HE WASN'T MY DADDY is not only a memoir that is a page-turner, but inspires and enlightens. Kristin L. Mitchell’s recapitulation of a life that was filled with experiences about a young girl who grew up without her father, is extremely telling and heartfelt. Kristin has lived through abusive relationships and bad decisions in her dating and social life, resulting in suicide attempts, and run-ins with law enforcement.
HE WASN'T MY DADDY takes you on a journey of exploring the effects absent fathers have on their daughters, exploring fatherlessness, mental illness, depression, promiscuity and suicide.
This book tells all. Nothing is off limits. Nothing is kept secret.
My relationship with an ex-boyfriend was my inspiration for writing, He Wasn’t My Daddy. The demise of this relationship catapulted into a platform that is relevant to millions of women across the globe. This platform is that of being a “fatherless daughter.” This relationship allowed me to realize that I was a “fatherless daughter” and that I had, “daddy issues.” Thusly, I began to realize the importance of having that father figure in your life, and the detriment that can be caused when that presence is absent, as in my case.
So, I invite you to journey with me on my road to redemption and restoration. By far, it has not been an easy ride for me, but I will continue my journey and hope that those who read my story, and possibly see themselves between the pages, will be able to begin their journey as well.
The biggest challenge I face while writing the book was having to relive some painful situations and recall some painful memories. It took a lot of strength to get through writing many off the chapters, as they are true reflections of my life and recant very painful experiences that I have endured. However, in an attempt to deliver something that was as authentic as possible, I had to ensure that I captured all of what I experienced and felt in my life, especially during those pivotal times. I'm hopeful that readers will appreciate this emotional sacrifice.
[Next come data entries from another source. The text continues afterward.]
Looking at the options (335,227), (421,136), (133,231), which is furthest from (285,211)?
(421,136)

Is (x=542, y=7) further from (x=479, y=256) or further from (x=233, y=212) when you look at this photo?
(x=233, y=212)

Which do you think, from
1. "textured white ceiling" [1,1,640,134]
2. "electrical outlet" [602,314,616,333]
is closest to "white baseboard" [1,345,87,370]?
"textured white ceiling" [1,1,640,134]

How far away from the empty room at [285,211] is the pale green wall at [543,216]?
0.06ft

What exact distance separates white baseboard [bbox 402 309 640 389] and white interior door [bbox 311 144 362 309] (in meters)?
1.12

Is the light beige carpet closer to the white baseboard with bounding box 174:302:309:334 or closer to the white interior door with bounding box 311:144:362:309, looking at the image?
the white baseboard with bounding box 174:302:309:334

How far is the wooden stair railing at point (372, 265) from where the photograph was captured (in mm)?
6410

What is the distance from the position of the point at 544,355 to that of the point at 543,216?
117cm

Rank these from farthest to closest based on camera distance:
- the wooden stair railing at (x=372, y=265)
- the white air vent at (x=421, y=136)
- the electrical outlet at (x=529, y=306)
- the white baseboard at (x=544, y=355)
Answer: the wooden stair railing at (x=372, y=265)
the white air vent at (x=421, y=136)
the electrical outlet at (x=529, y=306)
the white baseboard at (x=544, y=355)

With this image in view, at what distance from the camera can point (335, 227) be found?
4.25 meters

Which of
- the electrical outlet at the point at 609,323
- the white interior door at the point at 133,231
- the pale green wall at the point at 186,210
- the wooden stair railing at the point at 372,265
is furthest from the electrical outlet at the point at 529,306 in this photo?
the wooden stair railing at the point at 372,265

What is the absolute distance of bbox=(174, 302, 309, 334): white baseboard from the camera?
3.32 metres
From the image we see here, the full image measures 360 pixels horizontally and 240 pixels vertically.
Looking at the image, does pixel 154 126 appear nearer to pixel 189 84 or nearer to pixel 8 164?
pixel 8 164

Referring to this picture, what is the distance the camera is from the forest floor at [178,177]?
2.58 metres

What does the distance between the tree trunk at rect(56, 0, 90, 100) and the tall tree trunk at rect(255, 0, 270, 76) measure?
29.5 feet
I want readers to take away that if I can make it, Lord knows they can too! I mean, the struggle is definitely real, and there will be days that seem unbearable. However, I want to be the voice that says, “You can make it. Don’t give up and stay the course.” Look at the bright side, having the opportunity to reconnect to your father, or any parent is a blessing. It allows you to learn more about yourself, repair other broken relationships, set realistic expectations and ways of being for romantic relationships, and it opens up so many doors for emotional healing.
Lastly, I want readers to realize just how much not having a relationship with a parent can affect romantic relationships. We wonder why we as women put up with so much from the men in our lives; here is a good reason why!
I love to journal when I'm feeling down, anxious, or simply want to relieve some thoughts. I don't know how much of a surprise that is to people who know me, or even people who don't seeing as how I'm writing a book about my life - LOL. But, seriously, I have found journaling to be such a good way to relieve some stress and get your thoughts and feelings out in a very organic way. I'm so excited to be able to share the experience of journaling with my readers in the book, in a very special way! It's a surprise, of course!